**Reading passage**
This strategy folds the intercurrent event directly into the outcome definition. Instead of measuring blood sugar separately from whether the patient needed rescue medication, the endpoint becomes “the proportion of patients who reached a target blood sugar level without using rescue medication.” In a nasal polyps trial, for instance, the composite endpoint was defined as “improvement in polyp score of at least 1 point and completion of the treatment period without surgery.” The intercurrent event (surgery) becomes part of what counts as success or failure.

While on Treatment

This strategy only counts outcomes measured while the patient is still on their assigned treatment. Once a patient discontinues or switches, their subsequent data is excluded. This answers the question “what is the effect of the drug for as long as patients actually take it?”

Principal Stratum

This strategy focuses on a subgroup of patients defined by whether they would or wouldn’t experience the intercurrent event. For example, it might target only patients who would complete the full treatment course regardless of which group they were assigned to. This is conceptually powerful but harder to implement, because you can’t directly observe which group a patient falls into.

Why the Framework Matters

Before the estimand framework, the same trial data could be analyzed in different ways that answered subtly different clinical questions, often without anyone acknowledging that the questions were different. A drug company might report results using one approach, a regulator might prefer another, and a clinician reading the published paper might assume a third. The numbers would differ, and no one could say which was “right” because no one had agreed on what they were trying to measure.

The framework fixes this by requiring trial designers to state their clinical question precisely, attribute by attribute, before the trial runs. Statisticians, clinicians, and regulators all work from the same definition. The statistical analysis plan then follows from the estimand, not the other way around. This prevents the common problem of choosing an analysis method first and only later realizing it doesn’t answer the question anyone actually cared about.

**Data listing**
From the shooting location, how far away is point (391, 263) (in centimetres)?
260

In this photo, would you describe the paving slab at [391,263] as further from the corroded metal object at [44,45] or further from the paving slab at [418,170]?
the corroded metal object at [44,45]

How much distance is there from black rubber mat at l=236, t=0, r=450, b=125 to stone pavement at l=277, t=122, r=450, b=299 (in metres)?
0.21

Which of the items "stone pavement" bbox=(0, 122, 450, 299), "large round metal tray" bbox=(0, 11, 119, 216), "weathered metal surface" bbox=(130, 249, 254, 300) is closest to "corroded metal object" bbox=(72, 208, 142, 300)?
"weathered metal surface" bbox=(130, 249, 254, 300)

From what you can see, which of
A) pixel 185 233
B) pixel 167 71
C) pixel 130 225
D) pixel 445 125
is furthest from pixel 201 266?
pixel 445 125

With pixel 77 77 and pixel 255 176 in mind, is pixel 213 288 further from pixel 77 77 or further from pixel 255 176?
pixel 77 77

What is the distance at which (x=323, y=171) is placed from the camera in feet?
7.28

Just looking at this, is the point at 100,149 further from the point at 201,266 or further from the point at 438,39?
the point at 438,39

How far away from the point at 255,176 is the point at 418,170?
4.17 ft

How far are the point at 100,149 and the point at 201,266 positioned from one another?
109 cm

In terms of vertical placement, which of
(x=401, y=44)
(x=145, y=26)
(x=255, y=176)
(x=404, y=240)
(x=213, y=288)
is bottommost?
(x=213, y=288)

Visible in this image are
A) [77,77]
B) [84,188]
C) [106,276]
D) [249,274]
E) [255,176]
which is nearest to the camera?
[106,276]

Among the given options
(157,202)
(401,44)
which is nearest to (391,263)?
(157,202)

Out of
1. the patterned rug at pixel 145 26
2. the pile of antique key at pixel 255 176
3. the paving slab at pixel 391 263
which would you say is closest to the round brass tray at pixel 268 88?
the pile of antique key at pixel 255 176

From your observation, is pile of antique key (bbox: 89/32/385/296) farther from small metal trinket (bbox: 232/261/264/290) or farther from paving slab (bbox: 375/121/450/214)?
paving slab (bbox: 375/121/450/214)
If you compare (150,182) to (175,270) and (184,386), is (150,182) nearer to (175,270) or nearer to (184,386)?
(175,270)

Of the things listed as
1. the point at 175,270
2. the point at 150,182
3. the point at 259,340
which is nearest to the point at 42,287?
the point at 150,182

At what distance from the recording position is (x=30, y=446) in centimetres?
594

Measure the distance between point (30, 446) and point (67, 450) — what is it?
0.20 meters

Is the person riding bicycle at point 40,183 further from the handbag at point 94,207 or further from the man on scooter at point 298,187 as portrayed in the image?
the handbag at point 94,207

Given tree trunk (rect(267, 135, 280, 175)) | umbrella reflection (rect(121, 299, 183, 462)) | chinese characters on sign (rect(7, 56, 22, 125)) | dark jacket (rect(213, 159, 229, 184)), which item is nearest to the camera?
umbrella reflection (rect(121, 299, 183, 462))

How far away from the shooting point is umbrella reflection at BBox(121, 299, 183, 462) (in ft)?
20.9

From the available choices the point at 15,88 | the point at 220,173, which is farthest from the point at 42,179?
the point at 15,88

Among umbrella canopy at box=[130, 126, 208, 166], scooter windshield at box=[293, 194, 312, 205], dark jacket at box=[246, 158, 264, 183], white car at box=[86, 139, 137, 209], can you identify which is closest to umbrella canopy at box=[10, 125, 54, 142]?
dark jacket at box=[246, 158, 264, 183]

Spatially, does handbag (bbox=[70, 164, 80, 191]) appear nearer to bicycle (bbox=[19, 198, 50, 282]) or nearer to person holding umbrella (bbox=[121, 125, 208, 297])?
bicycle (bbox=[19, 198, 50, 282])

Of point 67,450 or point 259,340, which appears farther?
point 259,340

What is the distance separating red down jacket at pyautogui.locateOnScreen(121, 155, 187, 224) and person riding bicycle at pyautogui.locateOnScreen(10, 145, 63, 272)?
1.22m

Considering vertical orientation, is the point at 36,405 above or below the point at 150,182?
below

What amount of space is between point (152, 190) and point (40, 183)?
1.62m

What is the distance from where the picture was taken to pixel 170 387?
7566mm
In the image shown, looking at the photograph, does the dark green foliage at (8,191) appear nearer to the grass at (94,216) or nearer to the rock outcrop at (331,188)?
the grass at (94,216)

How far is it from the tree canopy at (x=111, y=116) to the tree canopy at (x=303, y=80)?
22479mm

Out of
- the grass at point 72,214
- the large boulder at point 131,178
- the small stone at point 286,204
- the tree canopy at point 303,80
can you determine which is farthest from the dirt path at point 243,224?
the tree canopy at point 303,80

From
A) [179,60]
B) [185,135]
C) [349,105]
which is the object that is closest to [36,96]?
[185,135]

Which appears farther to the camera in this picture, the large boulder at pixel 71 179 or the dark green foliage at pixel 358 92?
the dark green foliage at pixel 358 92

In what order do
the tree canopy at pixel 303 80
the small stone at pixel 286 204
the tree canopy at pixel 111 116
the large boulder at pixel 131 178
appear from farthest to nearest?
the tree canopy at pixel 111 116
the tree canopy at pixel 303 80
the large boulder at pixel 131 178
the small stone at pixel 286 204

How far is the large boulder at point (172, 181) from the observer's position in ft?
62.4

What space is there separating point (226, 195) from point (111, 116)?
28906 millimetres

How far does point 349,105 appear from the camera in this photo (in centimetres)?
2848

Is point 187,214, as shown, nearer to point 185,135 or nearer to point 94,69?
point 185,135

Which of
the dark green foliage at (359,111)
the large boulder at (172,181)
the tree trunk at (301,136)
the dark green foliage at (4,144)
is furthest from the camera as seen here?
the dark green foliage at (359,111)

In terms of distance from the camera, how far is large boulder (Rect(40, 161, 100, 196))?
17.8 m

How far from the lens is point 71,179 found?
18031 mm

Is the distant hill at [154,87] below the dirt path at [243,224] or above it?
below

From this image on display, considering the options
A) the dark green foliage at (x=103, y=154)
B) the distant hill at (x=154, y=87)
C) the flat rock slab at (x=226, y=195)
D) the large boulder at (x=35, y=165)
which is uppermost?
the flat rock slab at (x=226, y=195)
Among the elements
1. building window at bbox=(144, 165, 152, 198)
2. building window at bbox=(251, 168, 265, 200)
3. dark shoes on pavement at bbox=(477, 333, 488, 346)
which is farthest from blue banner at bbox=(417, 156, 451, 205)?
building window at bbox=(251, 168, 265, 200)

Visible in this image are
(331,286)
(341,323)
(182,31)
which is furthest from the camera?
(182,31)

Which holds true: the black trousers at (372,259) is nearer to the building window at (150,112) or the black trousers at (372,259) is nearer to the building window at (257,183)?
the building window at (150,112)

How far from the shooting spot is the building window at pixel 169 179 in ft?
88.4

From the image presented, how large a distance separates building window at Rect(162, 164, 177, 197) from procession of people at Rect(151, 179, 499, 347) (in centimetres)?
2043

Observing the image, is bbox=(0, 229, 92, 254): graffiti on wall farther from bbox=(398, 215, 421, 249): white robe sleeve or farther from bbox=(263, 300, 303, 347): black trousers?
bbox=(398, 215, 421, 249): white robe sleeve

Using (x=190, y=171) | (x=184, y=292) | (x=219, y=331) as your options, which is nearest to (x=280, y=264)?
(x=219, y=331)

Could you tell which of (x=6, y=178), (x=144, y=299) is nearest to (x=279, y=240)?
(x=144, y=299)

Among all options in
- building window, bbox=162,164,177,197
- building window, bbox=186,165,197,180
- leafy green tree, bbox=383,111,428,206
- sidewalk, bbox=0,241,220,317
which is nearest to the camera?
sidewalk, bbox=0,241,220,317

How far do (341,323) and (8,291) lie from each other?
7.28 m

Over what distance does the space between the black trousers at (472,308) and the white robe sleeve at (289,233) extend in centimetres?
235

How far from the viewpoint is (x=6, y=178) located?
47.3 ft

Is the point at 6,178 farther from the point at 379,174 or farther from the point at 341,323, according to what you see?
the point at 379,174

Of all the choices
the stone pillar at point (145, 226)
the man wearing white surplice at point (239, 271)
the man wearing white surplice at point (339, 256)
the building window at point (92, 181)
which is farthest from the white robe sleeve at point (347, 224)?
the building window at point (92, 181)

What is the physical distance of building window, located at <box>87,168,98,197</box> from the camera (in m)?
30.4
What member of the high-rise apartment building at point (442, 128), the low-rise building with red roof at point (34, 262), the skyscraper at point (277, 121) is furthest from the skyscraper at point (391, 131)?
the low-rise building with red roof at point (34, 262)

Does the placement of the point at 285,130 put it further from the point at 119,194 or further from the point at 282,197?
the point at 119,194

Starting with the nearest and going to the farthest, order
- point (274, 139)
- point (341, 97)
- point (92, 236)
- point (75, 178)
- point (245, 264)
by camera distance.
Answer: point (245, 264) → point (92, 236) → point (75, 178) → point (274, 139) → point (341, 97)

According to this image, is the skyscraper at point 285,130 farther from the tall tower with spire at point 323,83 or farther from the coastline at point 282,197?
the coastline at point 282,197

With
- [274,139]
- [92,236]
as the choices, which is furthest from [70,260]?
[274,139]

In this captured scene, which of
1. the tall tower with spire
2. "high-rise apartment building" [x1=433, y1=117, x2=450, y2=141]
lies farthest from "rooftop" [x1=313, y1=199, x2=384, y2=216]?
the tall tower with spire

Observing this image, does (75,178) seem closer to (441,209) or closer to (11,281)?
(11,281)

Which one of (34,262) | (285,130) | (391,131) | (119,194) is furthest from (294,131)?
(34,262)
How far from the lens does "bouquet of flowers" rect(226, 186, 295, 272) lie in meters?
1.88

**Exercises**
1. Summarize the passage on the estimand framework in two sentences.
2. According to the passage on the estimand framework, what happens to a patient's subsequent data under the while-on-treatment strategy once the patient discontinues or switches treatment?
3. Pick up the passage on the estimand framework after its final sentence and continue it.
The material comes from a separate source and is unrelated to the passage on the estimand framework.

**Responses in order**
1. The passage describes strategies for handling intercurrent events: folding the event into a composite outcome, counting only outcomes measured while patients stay on their assigned treatment, and focusing on a principal stratum of patients defined by whether they would experience the event. It argues that the estimand framework matters because it requires the clinical question to be stated precisely before the trial runs, so that everyone works from the same definition and the analysis plan follows from the estimand.

2. That data is excluded.

3.
Since the guideline took legal effect in July 2020, regulatory submissions to the EMA and FDA are expected to clearly define their estimands. This has shifted how protocols are written, how statistical analysis plans are structured, and how trial results are interpreted during regulatory review.

A Practical Example

Consider a trial testing a new drug for type 2 diabetes, measuring blood sugar (HbA1c) at 6 months. Rescue insulin is available to any patient whose blood sugar rises dangerously. Using the five attributes, the trial team might define two different estimands for the same trial:

Estimand A uses a treatment-policy strategy: the population is all randomized patients, the variable is HbA1c at 6 months, rescue insulin use is acknowledged but the outcome is measured regardless, and the summary is the difference in mean HbA1c between groups. This tells a prescriber what to expect when they assign this drug in practice, knowing some patients will end up needing rescue insulin.

Estimand B uses a hypothetical strategy: same population, same variable, but now the question is what HbA1c would have been if rescue insulin hadn’t been available. This isolates the drug’s biological effect more cleanly but describes a scenario that wouldn’t happen in real clinical care.

Both are valid. They simply answer different questions, and the estimand framework ensures that everyone knows which question each analysis is answering.